_PASSAGE SHOWN:_
One of your favorite authors has a book coming out, in a sub-series that hasn’t gone hardcover, so you preorder it months in advance and have it in your hot little hands ASAP.
You can’t help but notice as you compare it to another book in the shipment that it’s a little, ah… thin. Both books retail at the $6.99 price point, but one is two-thirds the size of the other.
You give the publisher the benefit of the doubt because they send you all these nice preview emails and you want to have happy thoughts about them, so maybe they figured out they could save paper and make a greater profit if they use a smaller font, and you’re totally supportive of saving a tree and the principles of capitalism, so you open the book to a random page, prepared to squint.
The font is HUGE and bordering on double spaced.
That bad feeling you were trying to stifle comes roaring to the fore. You flip to the end to check the page count: only 282 pages. Fuming ensues. What is this, frickin’ Harlequin Presents? And if that is the case, shouldn’t you be getting four books for this price?

_BRIEF 1:_ In the passage about the thin paperback, why does the reader at first give the publisher the benefit of the doubt?
_BRIEF 2:_ In the records, what do the lines starting at the one containing "Taking a look" and ending at the one containing "A: 74.1 inches" read like if "point of view" is swapped for "camera"? Give back only those lines, with nothing else changed.

(Questions about scene geometry)
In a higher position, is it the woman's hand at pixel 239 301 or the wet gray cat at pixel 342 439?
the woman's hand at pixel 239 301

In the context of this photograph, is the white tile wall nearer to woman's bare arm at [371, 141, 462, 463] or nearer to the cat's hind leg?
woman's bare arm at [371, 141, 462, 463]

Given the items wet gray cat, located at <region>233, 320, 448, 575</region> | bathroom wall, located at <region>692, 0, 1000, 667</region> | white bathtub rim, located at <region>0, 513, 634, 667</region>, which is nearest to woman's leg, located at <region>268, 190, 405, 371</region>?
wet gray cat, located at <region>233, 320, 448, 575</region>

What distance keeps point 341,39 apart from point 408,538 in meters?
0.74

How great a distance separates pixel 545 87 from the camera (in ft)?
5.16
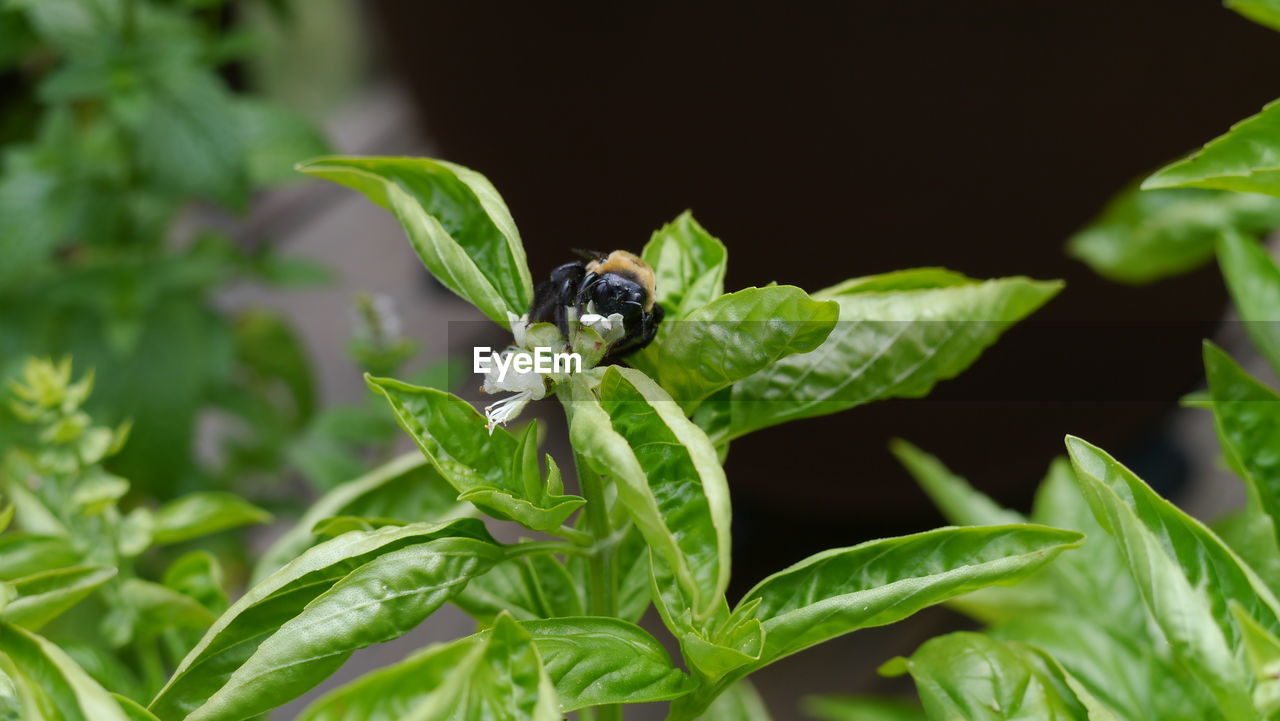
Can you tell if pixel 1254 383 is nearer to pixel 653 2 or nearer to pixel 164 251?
pixel 653 2

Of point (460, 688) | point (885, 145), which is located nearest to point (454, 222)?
point (460, 688)

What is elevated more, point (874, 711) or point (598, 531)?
point (598, 531)

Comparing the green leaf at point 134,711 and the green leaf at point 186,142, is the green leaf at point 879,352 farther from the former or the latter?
the green leaf at point 186,142

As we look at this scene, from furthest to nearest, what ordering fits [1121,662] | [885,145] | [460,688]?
[885,145]
[1121,662]
[460,688]

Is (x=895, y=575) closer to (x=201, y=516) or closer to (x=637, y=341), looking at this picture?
(x=637, y=341)

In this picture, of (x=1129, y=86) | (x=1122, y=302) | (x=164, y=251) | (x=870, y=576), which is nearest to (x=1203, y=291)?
(x=1122, y=302)

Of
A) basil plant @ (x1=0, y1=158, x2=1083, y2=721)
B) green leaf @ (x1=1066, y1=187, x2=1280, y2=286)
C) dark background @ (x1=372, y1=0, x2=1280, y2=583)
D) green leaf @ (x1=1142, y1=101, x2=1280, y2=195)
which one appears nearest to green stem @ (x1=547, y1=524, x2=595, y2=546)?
basil plant @ (x1=0, y1=158, x2=1083, y2=721)

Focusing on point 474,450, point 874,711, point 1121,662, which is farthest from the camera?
point 874,711

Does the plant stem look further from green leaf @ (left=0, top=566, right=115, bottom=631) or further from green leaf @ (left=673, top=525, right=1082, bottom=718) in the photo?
green leaf @ (left=0, top=566, right=115, bottom=631)
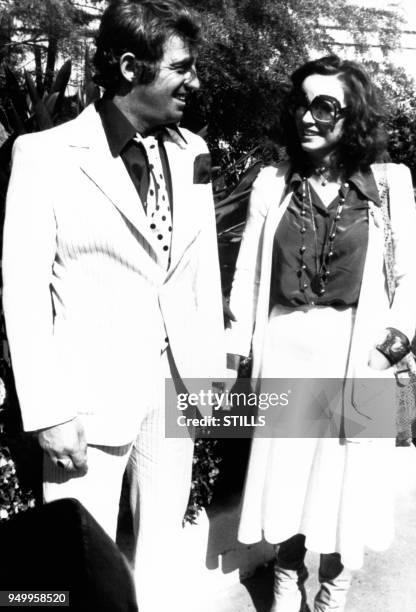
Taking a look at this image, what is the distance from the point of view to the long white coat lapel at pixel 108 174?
A: 74.1 inches

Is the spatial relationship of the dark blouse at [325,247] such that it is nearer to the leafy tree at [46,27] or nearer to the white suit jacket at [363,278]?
the white suit jacket at [363,278]

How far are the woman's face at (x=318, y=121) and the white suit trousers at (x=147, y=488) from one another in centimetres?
93

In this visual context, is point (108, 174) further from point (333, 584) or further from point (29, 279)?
point (333, 584)

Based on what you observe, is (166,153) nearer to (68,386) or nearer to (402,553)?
(68,386)

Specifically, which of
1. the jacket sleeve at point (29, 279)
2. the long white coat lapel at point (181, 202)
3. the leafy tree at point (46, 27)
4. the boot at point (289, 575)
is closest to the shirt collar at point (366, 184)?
the long white coat lapel at point (181, 202)

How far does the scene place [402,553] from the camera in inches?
134

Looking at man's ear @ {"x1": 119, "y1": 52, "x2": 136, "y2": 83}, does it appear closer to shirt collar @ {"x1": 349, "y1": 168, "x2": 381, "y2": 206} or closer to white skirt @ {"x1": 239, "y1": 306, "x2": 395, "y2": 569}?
shirt collar @ {"x1": 349, "y1": 168, "x2": 381, "y2": 206}

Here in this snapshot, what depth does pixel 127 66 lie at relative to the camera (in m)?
1.96

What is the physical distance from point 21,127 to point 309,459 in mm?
1911

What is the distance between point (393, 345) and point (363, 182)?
23.3 inches

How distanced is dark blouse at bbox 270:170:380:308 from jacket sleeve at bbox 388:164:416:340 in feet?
0.27

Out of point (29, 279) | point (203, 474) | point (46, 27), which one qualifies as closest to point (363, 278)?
point (29, 279)

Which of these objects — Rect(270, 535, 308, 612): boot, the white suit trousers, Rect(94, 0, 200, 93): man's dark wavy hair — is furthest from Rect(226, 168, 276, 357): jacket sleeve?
Rect(270, 535, 308, 612): boot

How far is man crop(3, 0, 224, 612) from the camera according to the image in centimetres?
181
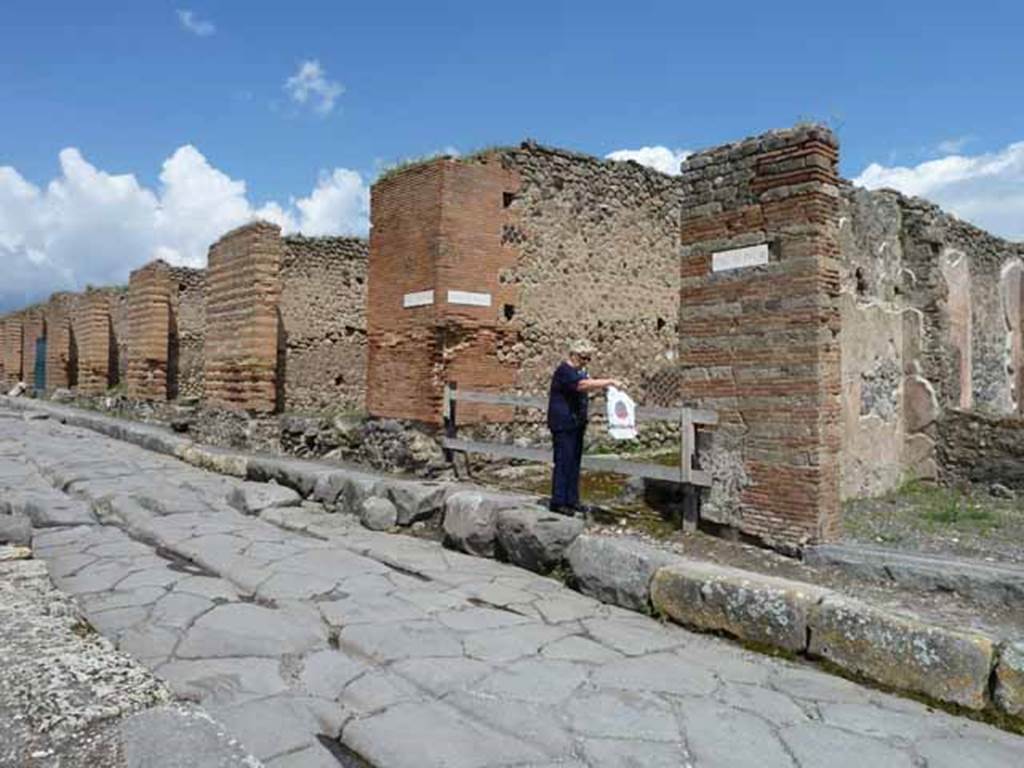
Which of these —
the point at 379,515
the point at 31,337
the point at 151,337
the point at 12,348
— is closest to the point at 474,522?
the point at 379,515

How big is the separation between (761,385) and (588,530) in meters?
1.69

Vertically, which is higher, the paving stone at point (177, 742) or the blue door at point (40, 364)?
the blue door at point (40, 364)

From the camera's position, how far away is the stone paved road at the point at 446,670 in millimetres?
2742

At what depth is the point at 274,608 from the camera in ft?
Result: 13.8

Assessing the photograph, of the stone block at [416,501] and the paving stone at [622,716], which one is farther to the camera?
the stone block at [416,501]

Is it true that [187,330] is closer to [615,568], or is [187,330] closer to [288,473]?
[288,473]

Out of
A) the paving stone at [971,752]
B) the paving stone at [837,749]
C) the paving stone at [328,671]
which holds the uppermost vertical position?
the paving stone at [328,671]

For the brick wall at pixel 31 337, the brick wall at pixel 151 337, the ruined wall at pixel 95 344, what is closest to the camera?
the brick wall at pixel 151 337

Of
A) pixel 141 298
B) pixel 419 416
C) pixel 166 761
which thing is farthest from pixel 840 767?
pixel 141 298

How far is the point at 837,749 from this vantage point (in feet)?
9.16

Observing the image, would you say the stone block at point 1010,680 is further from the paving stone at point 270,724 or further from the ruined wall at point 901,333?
the ruined wall at point 901,333

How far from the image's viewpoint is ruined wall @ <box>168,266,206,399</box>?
1658 centimetres

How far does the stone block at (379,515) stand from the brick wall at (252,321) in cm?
482

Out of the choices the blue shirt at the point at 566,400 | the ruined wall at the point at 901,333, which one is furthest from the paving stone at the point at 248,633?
the ruined wall at the point at 901,333
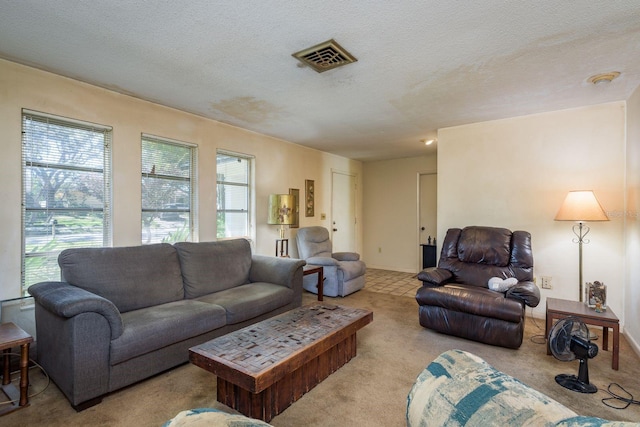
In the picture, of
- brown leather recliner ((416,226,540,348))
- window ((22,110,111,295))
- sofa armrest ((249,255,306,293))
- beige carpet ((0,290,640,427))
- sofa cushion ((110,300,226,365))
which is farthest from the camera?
sofa armrest ((249,255,306,293))

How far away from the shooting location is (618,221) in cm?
328

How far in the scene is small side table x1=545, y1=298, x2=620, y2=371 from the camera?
2.36m

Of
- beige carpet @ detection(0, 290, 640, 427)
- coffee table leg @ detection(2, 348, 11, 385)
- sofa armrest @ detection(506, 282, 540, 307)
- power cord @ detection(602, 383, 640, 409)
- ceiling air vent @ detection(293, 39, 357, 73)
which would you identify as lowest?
power cord @ detection(602, 383, 640, 409)

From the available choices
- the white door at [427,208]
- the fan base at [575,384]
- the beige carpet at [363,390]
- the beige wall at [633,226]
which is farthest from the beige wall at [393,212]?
the fan base at [575,384]

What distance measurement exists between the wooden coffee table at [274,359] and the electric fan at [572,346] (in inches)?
53.7

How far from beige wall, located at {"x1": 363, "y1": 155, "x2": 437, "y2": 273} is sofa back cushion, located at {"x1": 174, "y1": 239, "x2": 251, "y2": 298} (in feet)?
12.3

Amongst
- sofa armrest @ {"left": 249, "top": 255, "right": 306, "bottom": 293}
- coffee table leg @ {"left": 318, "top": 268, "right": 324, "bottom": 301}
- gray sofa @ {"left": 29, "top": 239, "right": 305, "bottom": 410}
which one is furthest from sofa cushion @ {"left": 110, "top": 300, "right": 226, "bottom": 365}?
coffee table leg @ {"left": 318, "top": 268, "right": 324, "bottom": 301}

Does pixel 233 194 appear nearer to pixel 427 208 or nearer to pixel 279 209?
pixel 279 209

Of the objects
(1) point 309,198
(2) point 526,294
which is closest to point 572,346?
(2) point 526,294

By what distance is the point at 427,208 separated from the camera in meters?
6.22

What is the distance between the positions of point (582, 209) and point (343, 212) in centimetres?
397

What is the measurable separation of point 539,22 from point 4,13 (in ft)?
10.3

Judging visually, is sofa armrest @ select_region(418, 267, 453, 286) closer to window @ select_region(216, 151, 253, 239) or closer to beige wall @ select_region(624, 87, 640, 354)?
beige wall @ select_region(624, 87, 640, 354)

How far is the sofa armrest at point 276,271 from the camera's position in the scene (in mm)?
3447
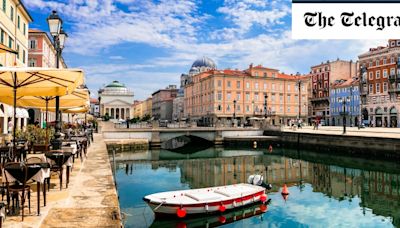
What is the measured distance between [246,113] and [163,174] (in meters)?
55.3

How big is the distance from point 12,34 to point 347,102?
72.5 meters

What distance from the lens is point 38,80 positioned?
28.2 ft

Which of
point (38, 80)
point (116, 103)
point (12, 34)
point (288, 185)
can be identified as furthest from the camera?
point (116, 103)

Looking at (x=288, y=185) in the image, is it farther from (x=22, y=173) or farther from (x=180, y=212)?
(x=22, y=173)

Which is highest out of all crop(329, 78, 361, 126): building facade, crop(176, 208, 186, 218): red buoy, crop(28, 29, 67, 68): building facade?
crop(28, 29, 67, 68): building facade

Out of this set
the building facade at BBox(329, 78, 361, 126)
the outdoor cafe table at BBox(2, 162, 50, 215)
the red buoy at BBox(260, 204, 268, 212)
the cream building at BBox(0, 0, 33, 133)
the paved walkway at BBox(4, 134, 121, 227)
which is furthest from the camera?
the building facade at BBox(329, 78, 361, 126)

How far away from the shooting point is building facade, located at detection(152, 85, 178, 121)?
140 metres

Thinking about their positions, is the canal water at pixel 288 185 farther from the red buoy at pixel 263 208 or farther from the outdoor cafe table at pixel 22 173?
the outdoor cafe table at pixel 22 173

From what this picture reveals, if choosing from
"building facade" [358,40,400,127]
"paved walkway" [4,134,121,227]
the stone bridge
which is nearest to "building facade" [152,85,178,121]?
"building facade" [358,40,400,127]

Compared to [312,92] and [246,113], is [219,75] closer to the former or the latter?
[246,113]

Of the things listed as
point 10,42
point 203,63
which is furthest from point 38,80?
point 203,63

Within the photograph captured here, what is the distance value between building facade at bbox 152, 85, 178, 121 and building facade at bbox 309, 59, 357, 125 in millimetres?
58885

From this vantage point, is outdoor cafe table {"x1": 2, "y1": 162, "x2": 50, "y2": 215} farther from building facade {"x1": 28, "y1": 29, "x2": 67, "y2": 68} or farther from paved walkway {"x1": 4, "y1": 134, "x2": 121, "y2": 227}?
building facade {"x1": 28, "y1": 29, "x2": 67, "y2": 68}

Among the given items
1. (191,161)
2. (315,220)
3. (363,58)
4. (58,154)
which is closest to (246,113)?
(363,58)
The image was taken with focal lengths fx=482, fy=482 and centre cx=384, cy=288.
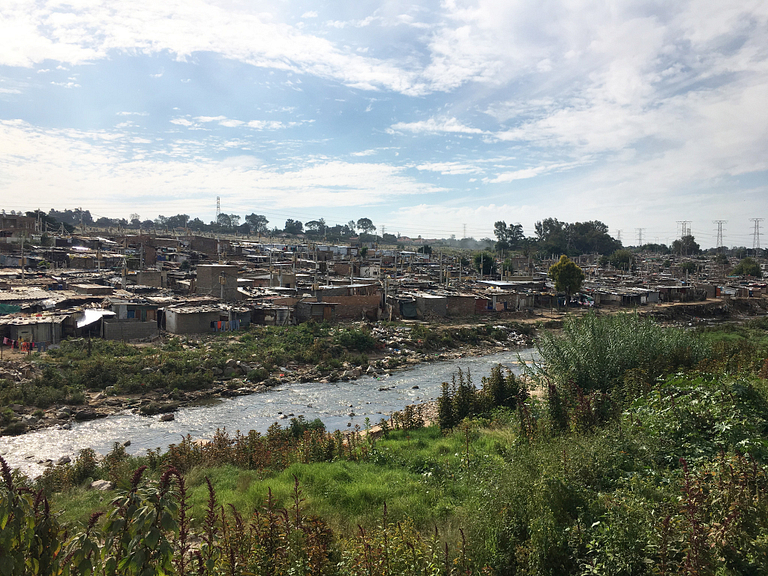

_REPLY 1:_ The publisher sends the reader nice preview emails, and the reader wants to have happy thoughts about the publisher.

_REPLY 2:_
Taking a look at this image, what is the distance from the camera to the long white coat lapel at pixel 108 174?
A: 74.1 inches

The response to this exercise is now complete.